▶ **INPUT MATERIAL**
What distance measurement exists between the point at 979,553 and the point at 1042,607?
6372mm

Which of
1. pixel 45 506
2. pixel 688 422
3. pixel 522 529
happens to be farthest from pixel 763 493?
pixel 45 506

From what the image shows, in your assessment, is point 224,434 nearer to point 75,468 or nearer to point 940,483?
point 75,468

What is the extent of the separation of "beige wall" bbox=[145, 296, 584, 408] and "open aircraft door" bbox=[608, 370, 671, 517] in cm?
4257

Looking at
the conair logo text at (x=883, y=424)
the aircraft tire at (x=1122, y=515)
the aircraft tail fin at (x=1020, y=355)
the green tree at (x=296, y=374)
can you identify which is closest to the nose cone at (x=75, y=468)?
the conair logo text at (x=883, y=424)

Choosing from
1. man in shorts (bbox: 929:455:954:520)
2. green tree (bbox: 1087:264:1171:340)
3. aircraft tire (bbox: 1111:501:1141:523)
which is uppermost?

==

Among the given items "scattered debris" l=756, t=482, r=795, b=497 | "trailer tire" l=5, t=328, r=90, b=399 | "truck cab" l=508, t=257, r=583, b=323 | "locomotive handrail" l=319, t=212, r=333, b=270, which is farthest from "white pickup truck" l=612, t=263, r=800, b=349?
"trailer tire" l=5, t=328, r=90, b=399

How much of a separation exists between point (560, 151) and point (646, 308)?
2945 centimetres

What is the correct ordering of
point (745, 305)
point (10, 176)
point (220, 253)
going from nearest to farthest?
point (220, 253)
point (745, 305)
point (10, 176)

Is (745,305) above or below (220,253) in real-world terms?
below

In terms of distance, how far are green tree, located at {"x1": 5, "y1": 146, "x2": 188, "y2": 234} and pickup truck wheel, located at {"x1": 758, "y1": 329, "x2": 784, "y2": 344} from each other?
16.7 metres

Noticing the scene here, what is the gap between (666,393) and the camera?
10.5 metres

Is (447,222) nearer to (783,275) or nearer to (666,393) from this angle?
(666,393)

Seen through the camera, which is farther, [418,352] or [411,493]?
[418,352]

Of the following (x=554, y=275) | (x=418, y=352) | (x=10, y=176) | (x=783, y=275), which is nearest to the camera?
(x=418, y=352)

▶ **THE REQUEST**
Return unchanged every line of the entries from the line with "What distance measurement" to the line with "which is uppermost?", including both of those lines.

▶ **EXERCISE RESPONSE**
What distance measurement exists between the point at 979,553 and the point at 1042,607?
6372mm

Which of
1. pixel 45 506
2. pixel 688 422
3. pixel 522 529
happens to be farthest from pixel 763 493?
pixel 45 506

From what the image shows, in your assessment, is point 224,434 nearer to point 75,468 or nearer to point 940,483?
point 75,468

What is the extent of the separation of "beige wall" bbox=[145, 296, 584, 408] and "open aircraft door" bbox=[608, 370, 671, 517] in cm?
4257

Looking at
the conair logo text at (x=883, y=424)
the aircraft tire at (x=1122, y=515)
the aircraft tail fin at (x=1020, y=355)
the green tree at (x=296, y=374)
can you identify which is closest to the nose cone at (x=75, y=468)?
the conair logo text at (x=883, y=424)

Choosing from
1. man in shorts (bbox: 929:455:954:520)
2. green tree (bbox: 1087:264:1171:340)
3. aircraft tire (bbox: 1111:501:1141:523)
which is uppermost?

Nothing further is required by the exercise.